Dad’s heart was stopped. It is a wonder to me that your heart starts beating from when you are 6 week old embryo and does not stop again until you are dead. Or have open heart surgery, where it gets stopped on purpose, lifted from its place, fixed up, and replaced. And machines do its work while you are out nodding. Once the heart is fixed, the breastbone is placed back over the organs it protects; it is aligned and left to meld together once again. You can’t go walking in the wind for a little while and you need to wear a thick jumper if you do. This is to protect your fusing breastbone.

When a person comes out of the theatre after heart surgery, they don’t look much like a person. More like a big yellow swollen ex-person, with respirators in place to ensure they don’t actually become an ex-person.

I remember the first day my dad went swimming in the ocean after that operation. I bet he doesn’t remember. He was very nervous. I think because the shock of the cold water can lead to another attack, and these operations take away a lot of strength. We all grew up with the ocean, and it was a difficult moment to be a part of.

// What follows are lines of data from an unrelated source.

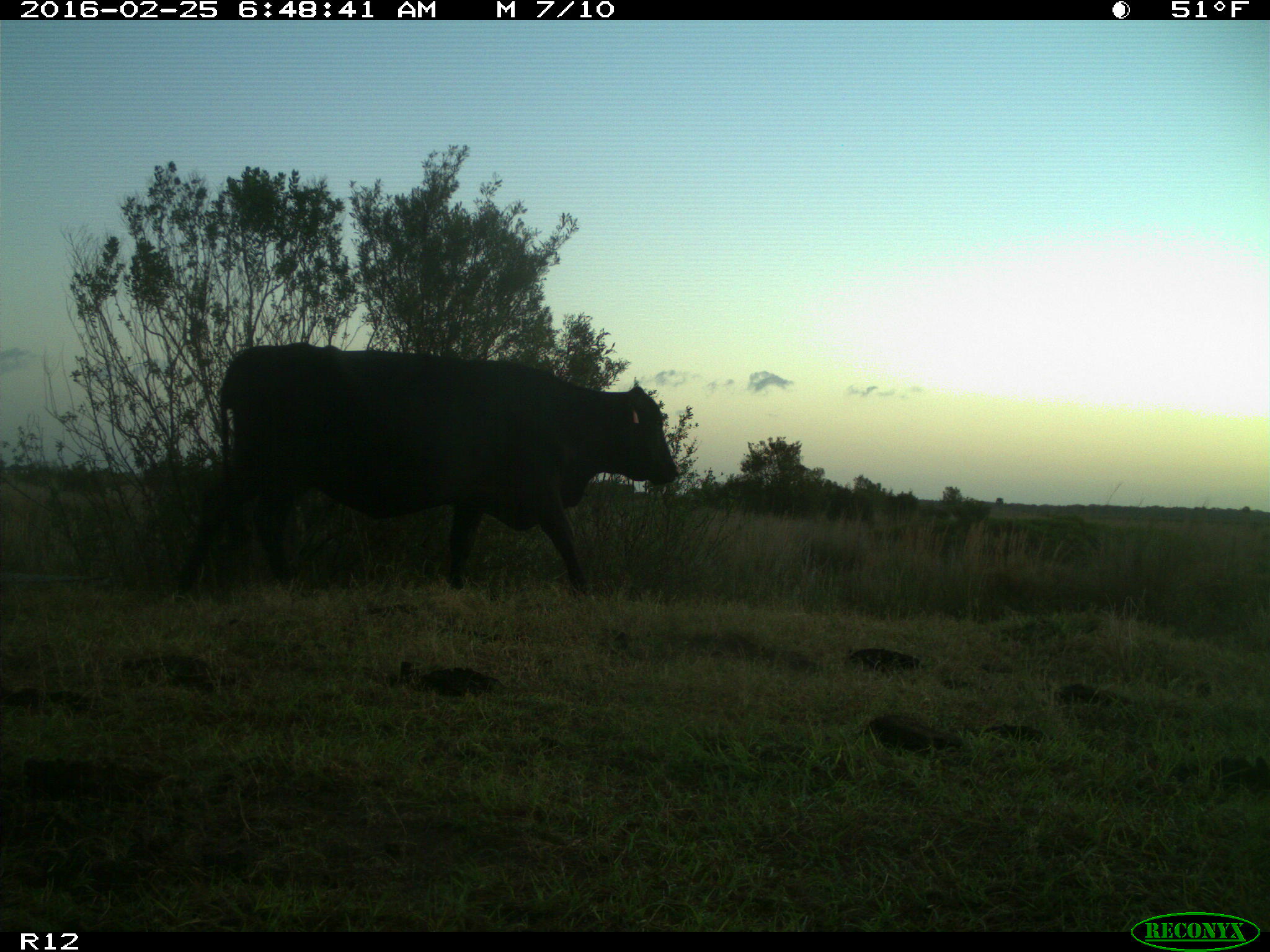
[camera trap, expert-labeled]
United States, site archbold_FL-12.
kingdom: Animalia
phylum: Chordata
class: Mammalia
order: Artiodactyla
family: Bovidae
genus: Bos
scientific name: Bos taurus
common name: domestic cow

Anyways…there is no point to this really. Just indulgent reflection. But I would say that hearts are amazing things; heart surgeons and their teams are amazing things, and people that are always there looking after you are also amazing things.

He has made it to 80 and we had great dinner party with a dozen friends and some family and lamb roast and substantial amounts of red wine.

Here he is off to the beach he and mum have lived opposite since 1959.